BEATRICE RASPA
Cronaca

Brescia, si è liberata dal racket della prostituzione, ora lavora e ha una bimba: i giudici le concedono lo status di rifugiata

La decisione del tribunale tutela la madre sfruttata dai suoi aguzzini dai tempi in cui era minorenne e le garantisce la protezione internazionale

La donna si è rivolta alla giustizia e ha chiesto aiuto e protezione (immagine di repertorio)

La donna si è rivolta alla giustizia e ha chiesto aiuto e protezione (immagine di repertorio)

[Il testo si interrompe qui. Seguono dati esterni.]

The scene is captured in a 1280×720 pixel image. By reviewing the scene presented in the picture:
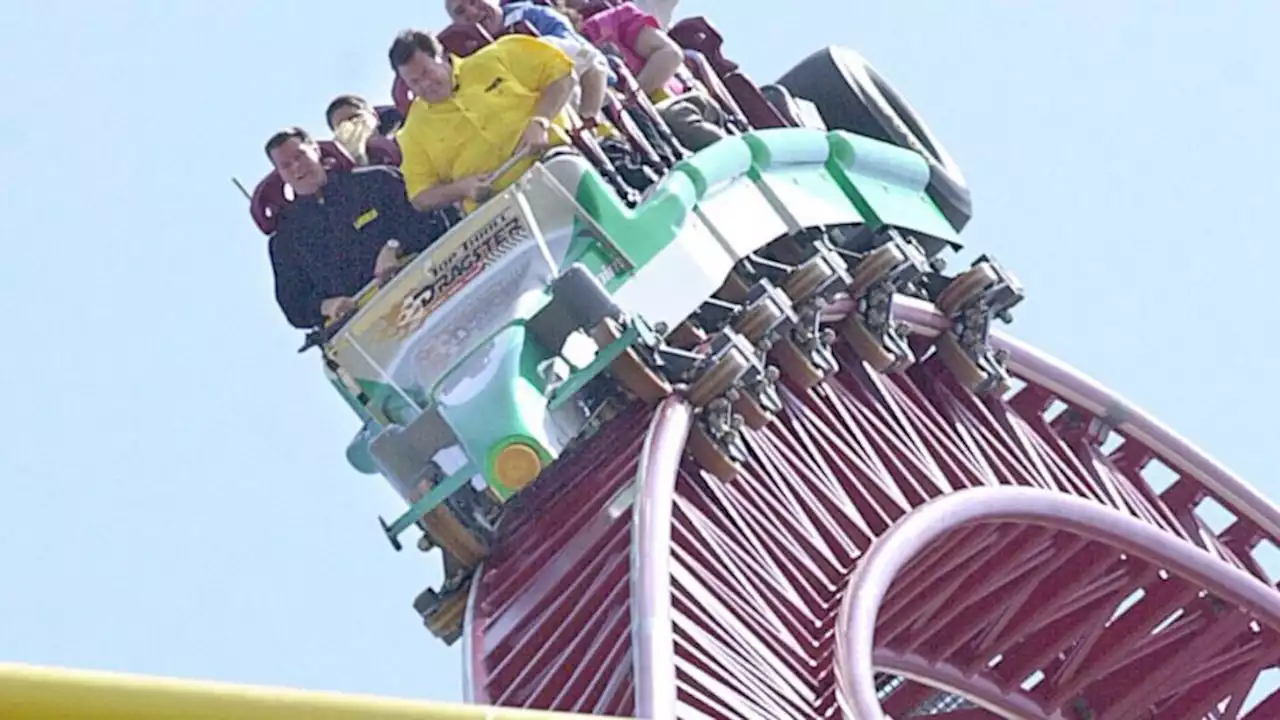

Brescia, 30 gennaio 2025 –  È una madre che mantiene da sola la figlia grazie a un lavoro ora regolare. Ha un passato difficile: è arrivata in Italia da minorenne con il sogno di una vita migliore, invece si è trovata in strada, a fare la prostituta. Se espulsa, potrebbe tornare nel giro del racket della prostituzione perché l’Albania per i giudici bresciani non è un Paese sicuro. Lo ha decretato il tribunale di Brescia accordando lo status di rifugiata a una trentenne di Durazzo. Non aveva ancora 18 anni quando fu venduta: “Da mio padre, a un trafficante che mi ha portata qui e fatta prostituire”, ha raccontato lei in aula, sperando di ottenere quel riconoscimento che le era inizialmente stato negato dalla Commissione territoriale per la protezione internazionale.

Spiegazioni

“È innegabile che la donna se facesse ritorno in Albania si ristabilirebbe in uno Stato ove potrebbe essere facilmente rintracciata e tornare vittima del fenomeno di re-traffcking, ben potendo ricadere nella medesima forma di sfruttamento”, ha scritto la presidente del collegio Mariarosa Pipponzi nella sentenza. “L’Albania è considerata un Paese di origine, transito e destinazione per uomini, donne e bambini sottoposti alla tratta per sfruttamento sessuale e lavorativo… specialmente durante la stagione turistica – prosegue il dispositivo –. I trafficanti usano false promesse, come matrimoni o lavoro per obbligare le vittime allo sfruttamento, ed è molto diffuso anche l’uso dei social per il reclutamento”.

Soddisfazione

E ancora: “Le autorità non investono molte energie nell’identificazione delle vittime di tratta della prostituzione, così come gli ispettori del lavoro non hanno adeguata formazione per identificare le vittime di lavori forzati”. Soddisfatto l’avvocato Stefano Afrune, che ha seguito il caso e redatto il ricorso. “La sezione protezione internazionale del tribunale di Brescia si conferma essere illuminata – ha evidenziato – fa parte della giurisprudenza più solida e sensibile”. Nel dicembre 2023 il medesimo tribunale aveva concesso lo status di rifugiata a una cinquantenne transessuale originaria del Brasile, che in caso di rimpatrio rischiava di subire torture e maltrattamenti da parte dei familiari.